Friday, November 20, 2015

Influence of region, skill and patch on predictability in League of Legends

Last month, I used random forests to predict the winner of League of Legends games. Since then I have downloaded datasets from different regions, different ELOs, and on different patches, and checked how these factors influence predictability. This post will summarize the results, but for details of the analyses, please see this notebook.

Differences between regions

Korea is famed for its great players, and an "open mid" philosophy (in a normal game of League of Legends, you cannot surrender until 20 minutes into the game; in Korea, players accelerate this process by letting the other team win the game quickly through an "open mid"). Are we able to see those attributes in our model? As a first way to look at this, we can plot the length of games in different regions.
The EUW and NA have similar distributions of game lengths, with around 8% of games being surrendered at 20 minutes. The Korean games, on the other hand, have a few percent more games ending before 20 minutes, due to open mids, and a 14% of games ending right after 20 minutes. Since so many games are ending earlier, can we see this in the model's predictions?

Indeed we can, with games being a few percentage points more predictable for games that last 20 minutes or less. However, once the games last 25 minutes, all the regions are similarly predictable. This means that the Koreans are surrendering winnable games.

Skill and predictability

We can run the same type of analysis for skill. In the notebook I compare Bronze V games to challenger solo queue, and show that low skill games are slower, and less predictable than high skill games. Here, I will compare high skill solo queue games to master tier team ranked. The team ranked dataset is quite a bit smaller than the solo queue data (1,000 games vs 30,000), but in my tuning, I've found there is not a big difference in accuracy when the dataset is over 1,000 games.

We can start again by plotting game length.

Team ranked games are about two minutes faster than solo queue games.
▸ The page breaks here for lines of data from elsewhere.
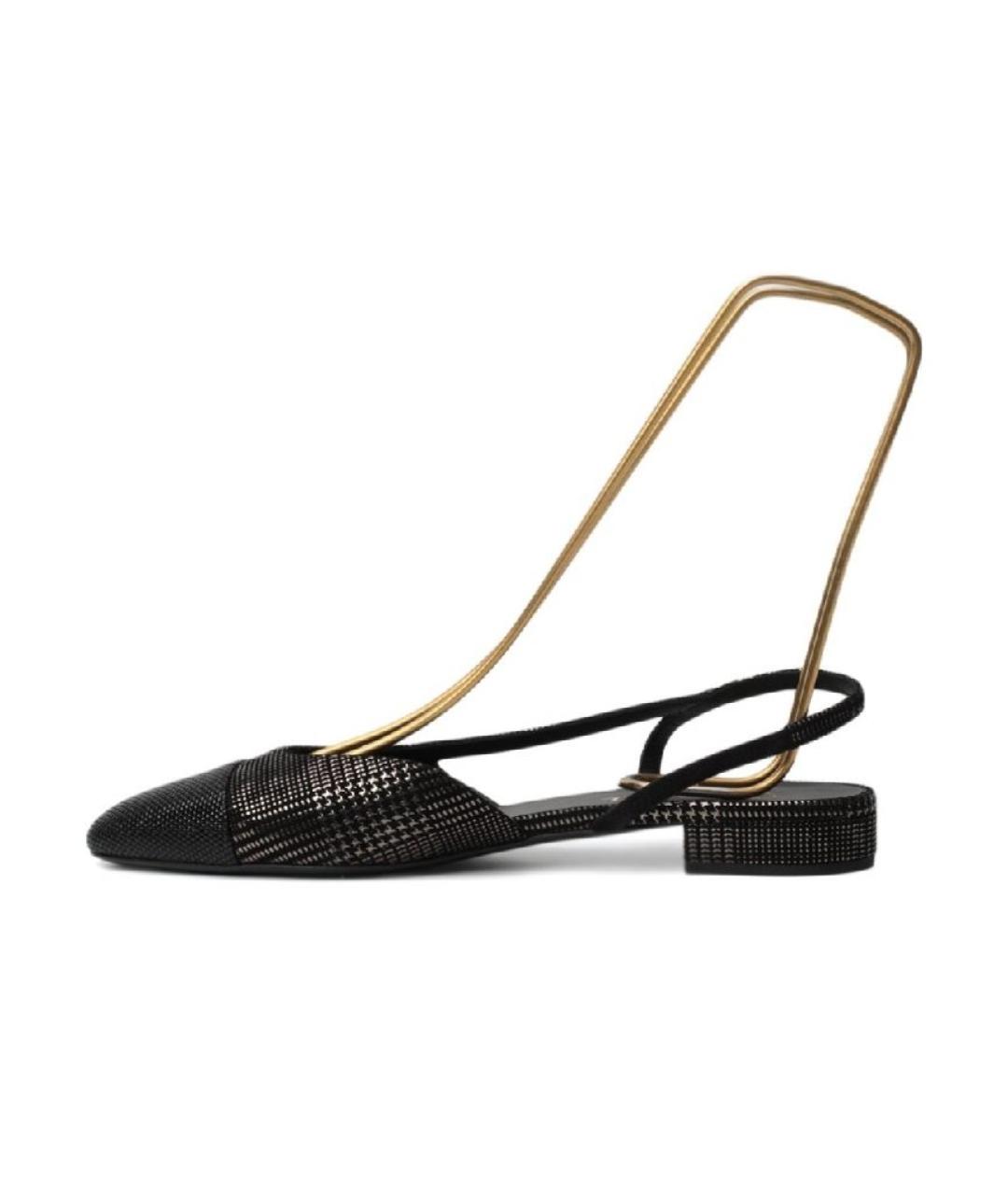 CHANEL Черные туфли, фото 7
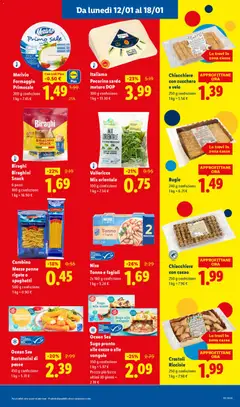 Anteprima del volantino Ocean Sea Bastoncini di pesce, 450 g confezione valido a partire dal 12.01.2026 | Pagina: 17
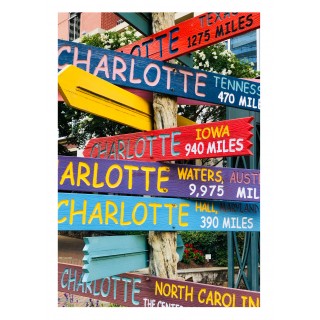 Souvenir Postcard (Pack of 50) - Charlotte sign post The Green Souvenir Postcard (Pack of 50) - Charlotte sign post The Green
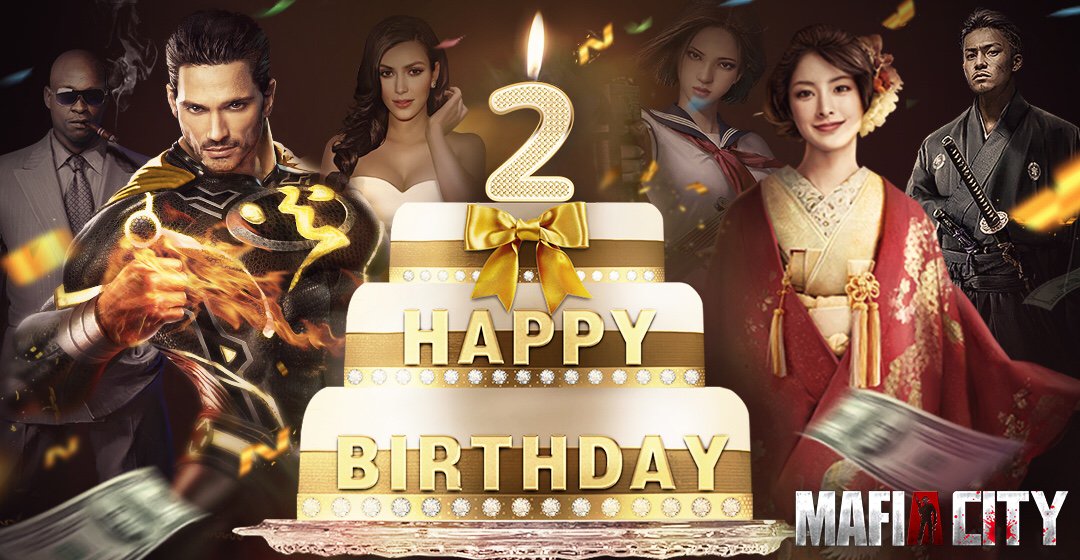 2周年ケーキシェア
We can then run the prediction algorithm again on the team ranked games.

Team ranked games are much more predictable than solo queue games! (This is in fact the largest difference in predictability I have seen between different datasets). What is likely happening here is that coordinated teams are more able to capitalize on their advantages, and press them around the map. With fewer mistakes to allow comebacks, the games are faster, and more predictable. It would be interesting to further look at professional games to see how they compare.
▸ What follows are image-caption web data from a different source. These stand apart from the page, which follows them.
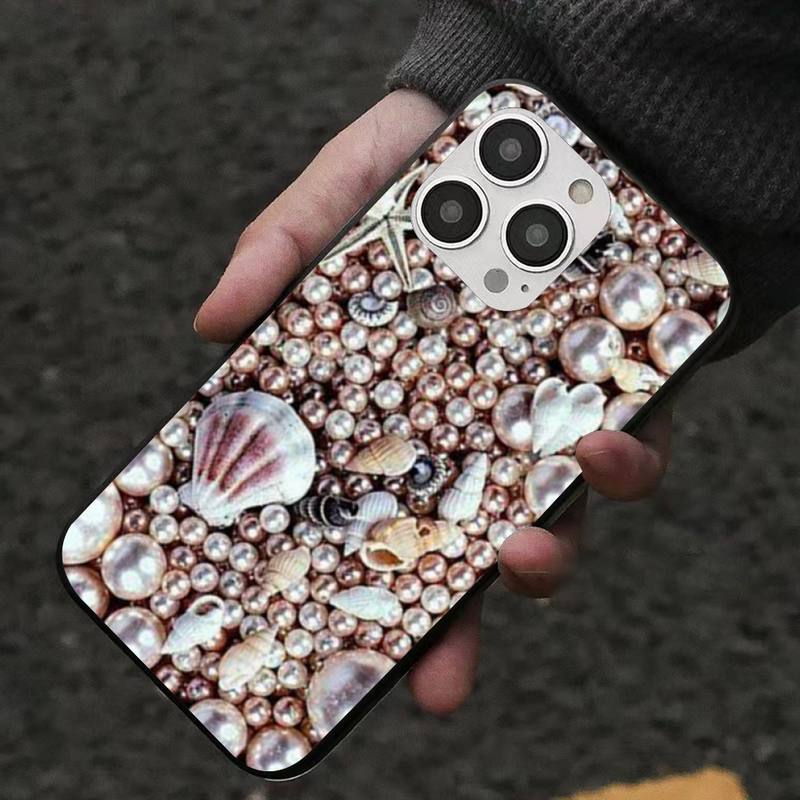 Seaside Shells Phone Case For Iphone 7 8 Plus X Xr Xs 11 12 13 Se2020 Mini Mobile Iphones 14 Pro Max Case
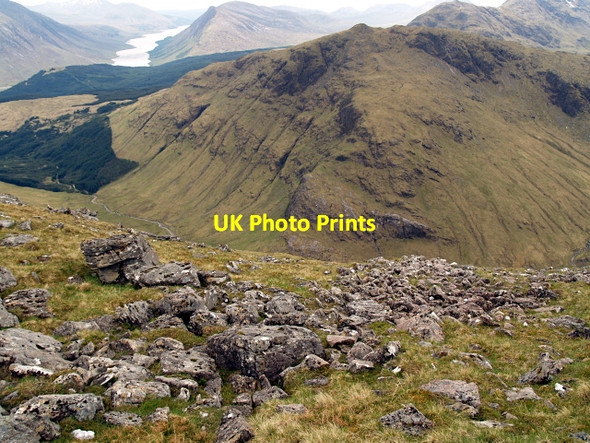 Photo 6"x4" Boulder field, Beinn Maol Chaluim Dalness\/NN1651 c2008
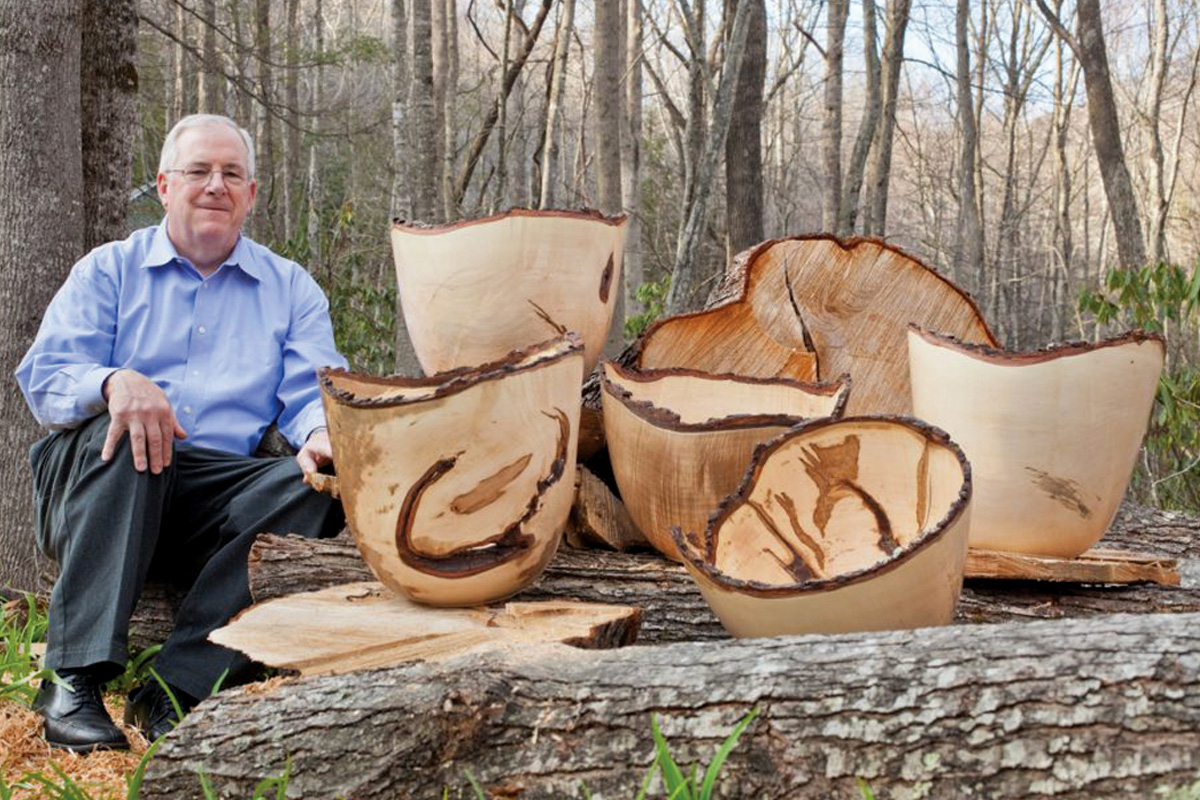 Mike McKinney is a Maggie Valley woodturner. File photo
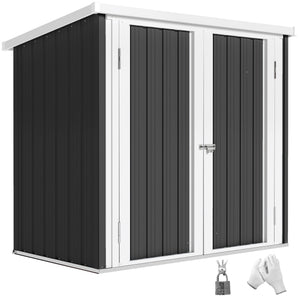 Abri de jardin 1,09 m² avec double porte verrouillable de 147 x 86 x 134 cm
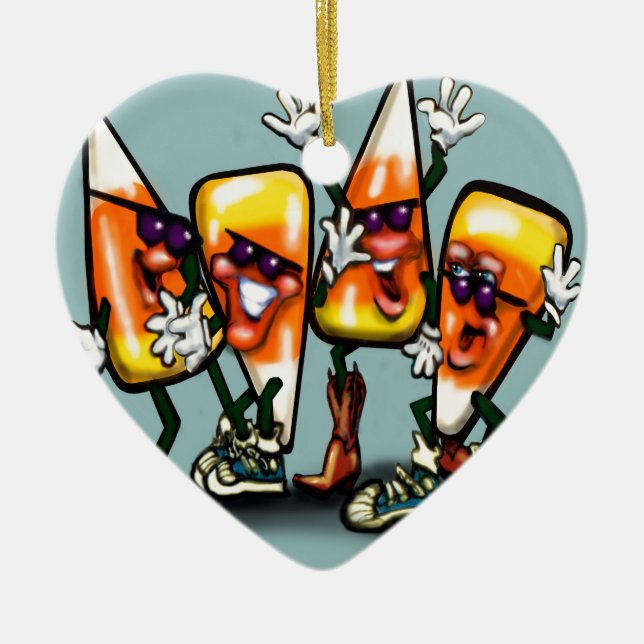 Candy Corn Gang Keramikornament (Vorne)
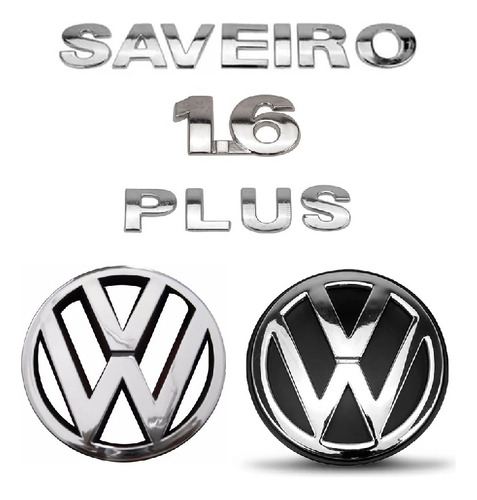 Kit Emblemas Saveiro Plus 1.6 - G3 Geração 3 - 2000 À 2002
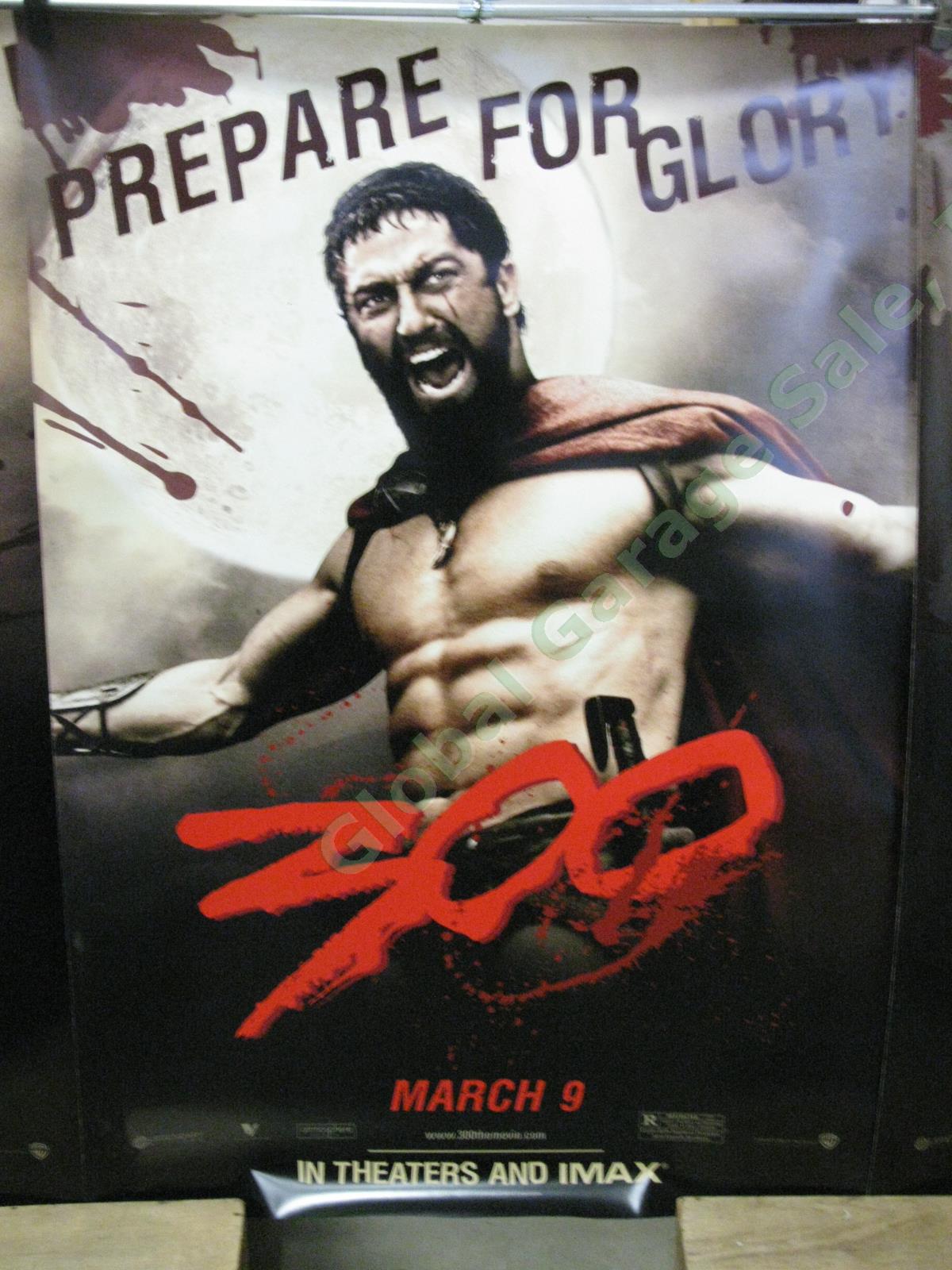 HUGE 300 Original Movie Theater 3-Piece Display Banner Set Gerard Butler Headey 2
Patches and predictability

In recent patches, Riot has made significant changes to the game, which makes it feel like the games are faster, and comebacks more difficult. I scraped challenger and master ranked games from the most recent patch, and compared them to ranked games from Season 5. We can again start with game length.

If you thought games were faster, your intuition was right, as games are around three minutes faster in preseason 2016. What about predictability?

As you'd expect given the previous relationships between speed and predictability, preseason 2016 is a few percentage easier to predict. In a previous blog post, I investigated the importance of different features on predictability, and found that dragons were not important in helping teams win. Putting on my amateur designer hat, this means that dragon is even less important, since games are less likely to last long enough for the accumulated advantages to matter.

In my next post, I'm going to go more in depth on the modeling, investigating random forest hyper-parameters, and maybe trying a few different models.